Thursday, March 7, 2013

Derech Eretz Police

One of my favorite books is James Clavell's Shōgun. While we in school are taught that the "civilized" Europeans "discovered" the world and enlightened it, this book presents a much different perspective. 

In 1600, a pilot by the name Blackthorne manages to get his ship to Japan. Now, the British in 1600 weren't a pretty bunch. They stank (since bathing causes disease), they were rude (blush to hear some of their conversations), and they had the table manners of a chimp

They reach Japan, a country of the pristine and polite. 

Who's the barbarian now? 

Blackthorne is encouraged to see that without manners, the world would go mad. If all of us just did exactly what we wanted to do, where would we all be?

It doesn't take long for Blackthorne to find serenity in the customs that were originally forced upon him, soon embracing them. Rather swiftly, he cannot bear to socialize with his former shipmates, finding them animalistic and primitive.
That is how we view Judaism; by abiding to the rulebook, one is not restricting oneself, but rather freeing the mind and soul by keeping the body in check. 

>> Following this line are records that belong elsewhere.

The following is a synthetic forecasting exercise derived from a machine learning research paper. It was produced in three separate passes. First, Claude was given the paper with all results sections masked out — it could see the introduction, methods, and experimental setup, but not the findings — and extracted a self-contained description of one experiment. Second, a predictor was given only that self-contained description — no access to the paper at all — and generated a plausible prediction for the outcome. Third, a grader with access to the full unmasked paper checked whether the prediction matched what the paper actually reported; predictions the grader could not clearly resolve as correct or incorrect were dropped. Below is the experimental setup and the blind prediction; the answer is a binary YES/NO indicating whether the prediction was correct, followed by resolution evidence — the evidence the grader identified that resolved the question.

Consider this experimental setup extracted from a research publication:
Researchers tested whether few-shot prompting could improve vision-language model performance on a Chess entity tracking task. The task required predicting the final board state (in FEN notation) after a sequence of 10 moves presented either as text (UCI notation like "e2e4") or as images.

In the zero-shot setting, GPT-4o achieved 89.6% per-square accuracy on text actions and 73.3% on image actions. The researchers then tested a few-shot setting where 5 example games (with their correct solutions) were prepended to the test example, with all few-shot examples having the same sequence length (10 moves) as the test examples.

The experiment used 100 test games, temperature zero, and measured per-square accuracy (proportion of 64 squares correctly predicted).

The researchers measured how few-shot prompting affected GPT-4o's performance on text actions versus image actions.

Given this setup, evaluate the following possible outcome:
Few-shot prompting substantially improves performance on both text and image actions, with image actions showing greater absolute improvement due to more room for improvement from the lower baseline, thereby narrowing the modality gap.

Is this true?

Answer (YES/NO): NO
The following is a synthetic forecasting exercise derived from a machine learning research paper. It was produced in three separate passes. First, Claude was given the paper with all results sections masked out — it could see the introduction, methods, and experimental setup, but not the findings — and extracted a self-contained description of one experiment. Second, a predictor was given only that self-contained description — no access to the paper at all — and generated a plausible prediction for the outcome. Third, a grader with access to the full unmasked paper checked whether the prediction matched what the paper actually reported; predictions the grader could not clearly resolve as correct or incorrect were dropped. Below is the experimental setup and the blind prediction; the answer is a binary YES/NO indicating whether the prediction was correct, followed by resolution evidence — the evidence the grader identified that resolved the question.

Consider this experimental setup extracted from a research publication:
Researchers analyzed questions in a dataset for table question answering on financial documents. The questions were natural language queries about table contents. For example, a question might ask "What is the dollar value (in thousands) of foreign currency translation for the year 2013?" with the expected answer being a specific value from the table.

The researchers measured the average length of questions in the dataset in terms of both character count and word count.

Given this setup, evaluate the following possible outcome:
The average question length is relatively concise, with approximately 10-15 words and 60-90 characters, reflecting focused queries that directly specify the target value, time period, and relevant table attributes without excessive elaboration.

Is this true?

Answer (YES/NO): NO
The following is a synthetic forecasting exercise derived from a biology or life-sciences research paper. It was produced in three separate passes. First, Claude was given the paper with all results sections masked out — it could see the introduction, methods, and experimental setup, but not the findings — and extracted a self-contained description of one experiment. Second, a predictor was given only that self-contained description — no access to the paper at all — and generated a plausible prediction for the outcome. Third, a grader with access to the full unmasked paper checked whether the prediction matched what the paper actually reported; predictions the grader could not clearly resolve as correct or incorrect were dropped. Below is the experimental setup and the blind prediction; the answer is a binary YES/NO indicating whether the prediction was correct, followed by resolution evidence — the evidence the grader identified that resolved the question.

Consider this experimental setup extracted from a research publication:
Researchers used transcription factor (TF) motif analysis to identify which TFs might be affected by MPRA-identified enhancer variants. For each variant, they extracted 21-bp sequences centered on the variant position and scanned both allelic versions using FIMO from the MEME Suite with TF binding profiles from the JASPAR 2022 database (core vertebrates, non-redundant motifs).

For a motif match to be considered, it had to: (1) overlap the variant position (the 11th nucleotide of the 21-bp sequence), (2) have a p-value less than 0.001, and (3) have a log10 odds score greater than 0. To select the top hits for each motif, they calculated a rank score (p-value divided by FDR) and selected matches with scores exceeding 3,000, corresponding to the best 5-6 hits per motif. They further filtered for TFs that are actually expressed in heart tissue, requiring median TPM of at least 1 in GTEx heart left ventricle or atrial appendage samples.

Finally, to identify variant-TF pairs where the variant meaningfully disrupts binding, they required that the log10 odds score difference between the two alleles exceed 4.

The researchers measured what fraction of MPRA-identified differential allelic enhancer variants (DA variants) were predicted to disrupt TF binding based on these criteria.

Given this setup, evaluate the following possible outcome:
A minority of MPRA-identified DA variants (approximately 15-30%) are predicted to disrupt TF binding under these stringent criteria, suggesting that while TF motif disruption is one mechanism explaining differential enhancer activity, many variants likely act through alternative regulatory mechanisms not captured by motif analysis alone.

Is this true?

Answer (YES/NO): NO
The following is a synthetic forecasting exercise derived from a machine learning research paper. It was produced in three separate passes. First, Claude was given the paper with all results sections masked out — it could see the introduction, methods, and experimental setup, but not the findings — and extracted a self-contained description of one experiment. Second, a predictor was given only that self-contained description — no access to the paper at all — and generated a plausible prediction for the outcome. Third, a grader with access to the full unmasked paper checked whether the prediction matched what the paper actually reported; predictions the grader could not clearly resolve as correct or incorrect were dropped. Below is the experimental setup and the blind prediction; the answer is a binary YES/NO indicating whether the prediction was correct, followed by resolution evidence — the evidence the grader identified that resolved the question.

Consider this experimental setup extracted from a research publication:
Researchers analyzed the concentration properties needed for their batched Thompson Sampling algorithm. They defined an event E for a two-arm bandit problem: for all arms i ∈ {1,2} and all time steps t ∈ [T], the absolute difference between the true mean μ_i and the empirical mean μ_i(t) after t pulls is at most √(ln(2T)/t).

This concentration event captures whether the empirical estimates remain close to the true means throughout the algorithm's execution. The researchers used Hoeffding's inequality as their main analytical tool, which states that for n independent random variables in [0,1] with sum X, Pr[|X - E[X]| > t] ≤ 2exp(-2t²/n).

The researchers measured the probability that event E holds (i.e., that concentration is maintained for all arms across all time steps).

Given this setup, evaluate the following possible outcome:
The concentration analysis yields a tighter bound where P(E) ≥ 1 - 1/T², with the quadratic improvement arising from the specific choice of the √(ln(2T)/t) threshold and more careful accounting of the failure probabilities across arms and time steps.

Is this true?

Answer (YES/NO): NO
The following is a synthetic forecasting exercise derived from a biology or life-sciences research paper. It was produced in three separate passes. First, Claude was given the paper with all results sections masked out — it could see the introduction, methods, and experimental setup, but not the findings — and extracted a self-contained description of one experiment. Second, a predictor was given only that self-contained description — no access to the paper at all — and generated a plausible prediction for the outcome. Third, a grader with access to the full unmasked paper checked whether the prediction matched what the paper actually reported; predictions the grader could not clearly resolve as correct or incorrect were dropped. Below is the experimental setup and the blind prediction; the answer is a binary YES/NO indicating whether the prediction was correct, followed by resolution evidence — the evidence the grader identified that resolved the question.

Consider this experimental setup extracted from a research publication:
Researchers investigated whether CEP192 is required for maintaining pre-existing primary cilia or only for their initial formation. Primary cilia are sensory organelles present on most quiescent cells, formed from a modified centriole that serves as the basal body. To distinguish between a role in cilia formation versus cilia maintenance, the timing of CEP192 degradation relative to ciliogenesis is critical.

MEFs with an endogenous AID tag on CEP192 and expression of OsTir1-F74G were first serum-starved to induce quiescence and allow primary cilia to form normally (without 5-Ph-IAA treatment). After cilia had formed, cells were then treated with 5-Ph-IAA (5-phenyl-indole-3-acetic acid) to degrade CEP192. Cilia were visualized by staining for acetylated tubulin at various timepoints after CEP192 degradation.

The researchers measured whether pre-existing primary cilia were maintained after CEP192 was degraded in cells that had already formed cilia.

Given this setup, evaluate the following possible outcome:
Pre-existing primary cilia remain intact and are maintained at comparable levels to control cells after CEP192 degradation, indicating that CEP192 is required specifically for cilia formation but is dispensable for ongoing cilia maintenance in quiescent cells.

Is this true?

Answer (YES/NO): NO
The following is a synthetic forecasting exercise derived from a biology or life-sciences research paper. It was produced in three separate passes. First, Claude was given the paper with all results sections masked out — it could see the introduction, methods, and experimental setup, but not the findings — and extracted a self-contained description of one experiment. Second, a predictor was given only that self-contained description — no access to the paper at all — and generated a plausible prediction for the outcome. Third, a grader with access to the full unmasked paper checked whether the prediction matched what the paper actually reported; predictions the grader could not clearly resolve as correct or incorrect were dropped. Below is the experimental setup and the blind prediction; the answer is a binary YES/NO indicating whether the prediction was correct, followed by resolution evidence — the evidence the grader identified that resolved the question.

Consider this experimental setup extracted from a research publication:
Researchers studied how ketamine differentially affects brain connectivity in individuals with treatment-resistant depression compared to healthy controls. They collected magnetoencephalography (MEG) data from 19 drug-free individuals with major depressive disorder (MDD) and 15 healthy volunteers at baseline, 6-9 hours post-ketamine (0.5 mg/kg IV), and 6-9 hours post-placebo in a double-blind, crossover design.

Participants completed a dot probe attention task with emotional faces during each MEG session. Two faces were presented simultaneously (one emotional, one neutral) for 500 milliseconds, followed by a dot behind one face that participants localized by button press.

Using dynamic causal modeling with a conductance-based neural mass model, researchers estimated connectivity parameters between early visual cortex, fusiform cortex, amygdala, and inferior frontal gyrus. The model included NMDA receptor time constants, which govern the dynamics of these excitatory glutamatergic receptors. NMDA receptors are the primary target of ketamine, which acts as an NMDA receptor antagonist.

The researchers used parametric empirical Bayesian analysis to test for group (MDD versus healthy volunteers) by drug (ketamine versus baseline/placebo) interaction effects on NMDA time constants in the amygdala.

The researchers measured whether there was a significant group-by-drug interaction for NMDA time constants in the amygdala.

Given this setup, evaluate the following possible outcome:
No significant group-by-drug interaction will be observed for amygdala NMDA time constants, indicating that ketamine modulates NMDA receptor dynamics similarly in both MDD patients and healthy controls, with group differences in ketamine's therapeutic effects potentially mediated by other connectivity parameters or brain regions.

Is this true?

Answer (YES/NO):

Yet as we know, manners have gone the way of the dodo. What to do if one has an upright sense of etiquette, Henry Alford opines? 

Members of the New York-based frummie community can have the "Elizabethan sailor" problem, since due to our ghetto-like existence we are not exposed to certain basics; holding the door for someone behind you; eye contact with a "thank you"; the elusive "excuse me." We actually have centuries of being spat on by our gentile neighbors ingrained in our neural pathways, so politely interacting with the now relatively courteous world at large is a new thing for us. 

Alford concludes that it is all about how one points out bad behavior; after all, we don't want to be un-mannerly when teaching manners. 
So tone is everything to the person who finds himself on the business end of a manners cop’s pedagogy. What those of us with a propensity for schooling others need to remember is that we should never speak out of anger or impulse. Gentle, it’s important to remember, can also be a verb. 
But we are also New Yorkers. We are not used being criticized by complete strangers. 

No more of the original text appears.